- _Article_:

——————————

Getting the Basics Right: Killing Corruption in African Countries

Getting the Basics Right: Killing Corruption in African Countries

The key to realizing the potential of African countries is to get the basics right. It means understanding good and poor governance and the role each plays in engendering prosperity or economic failure. It also means understanding the time, place and role of global political agitation and the business and practical realities of economic development. For instance, Zimbabwe turned down the IMF’s Structural Adjustment Program nearly twenty years ago. The basis for rejecting the IMF was to make a political protest against so-called “conditionalities.” The source of IMF’s consternation at the time was that Zimbabwe was using borrowed funds to finance an interventionist war while simultaneously unable to pay its creditors. President Mugabe famously said then that the “IMF should shut up.”[1] It is a classic case of mixing business with politics. In the quarrel with the IMF, President Mugabe’s vision was clouded by political ambition while the IMF was focused on the basics of prudent economic management, i.e., getting the basics right.

——————————

- _Data section_:

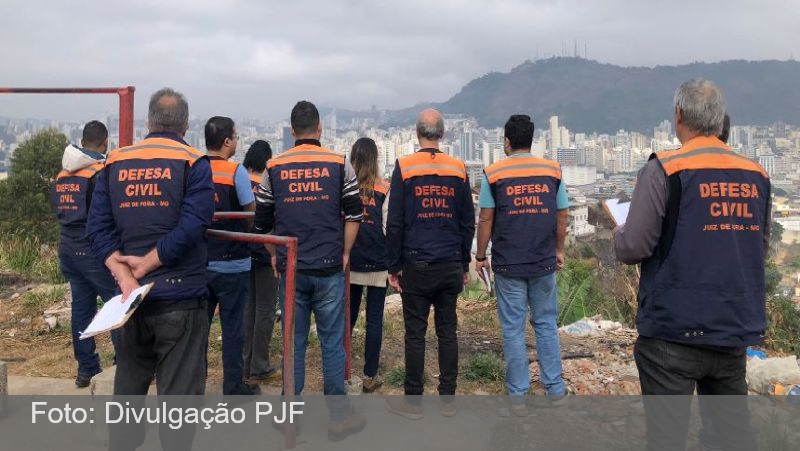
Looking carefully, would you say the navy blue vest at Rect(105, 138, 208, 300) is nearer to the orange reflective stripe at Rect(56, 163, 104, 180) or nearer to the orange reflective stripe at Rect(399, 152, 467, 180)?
the orange reflective stripe at Rect(399, 152, 467, 180)

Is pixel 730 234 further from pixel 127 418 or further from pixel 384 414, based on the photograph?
pixel 127 418

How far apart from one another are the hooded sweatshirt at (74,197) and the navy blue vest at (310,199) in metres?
1.77

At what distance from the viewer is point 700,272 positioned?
2482 mm

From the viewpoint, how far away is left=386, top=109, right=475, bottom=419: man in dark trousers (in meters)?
3.97

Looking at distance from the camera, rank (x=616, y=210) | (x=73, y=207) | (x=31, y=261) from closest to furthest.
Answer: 1. (x=616, y=210)
2. (x=73, y=207)
3. (x=31, y=261)

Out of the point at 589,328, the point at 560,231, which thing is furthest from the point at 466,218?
the point at 589,328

——————————

- _Problems_:
1. Using the article on corruption in African countries, answer these:
(a) What does it name as the key to realizing the potential of African countries?
(b) What was Zimbabwe using borrowed funds to finance?
(c) What did President Mugabe famously say the IMF should do?
2. Carry the article on corruption in African countries further, picking up after its final sentence.

- _Answers to the tasks_:
1.
(a) Getting the basics right.
(b) An interventionist war.
(c) Shut up.

2.
A Necessary U-Turn towards the IMF in Zimbabwe

However, after twenty years of economic catastrophe and wasted opportunities, Zimbabwe is reported to be in the final stage of an agreement with the IMF for assistance that will include the terms that the country turned down nearly twenty years ago! [2] It is an example of how mixing business and politics can lead to disastrous results for a country’s people. President Mugabe railed against the IMF twenty years ago but has now changed his attitude and is supporting his country’s effort to gain IMF assistance. In the interim, the institution has changed little, although there has been some structural modification to its general application of remedies in order to achieve more successful results. The point being that on the whole, IMF criteria and lending policy is open knowledge and is not drastically different from when Zimbabwe sought assistance almost two decades ago. [3] Other than coming to its senses there is no other rationale for Zimbabwe to accept today, what it vehemently refused to accept almost twenty years ago.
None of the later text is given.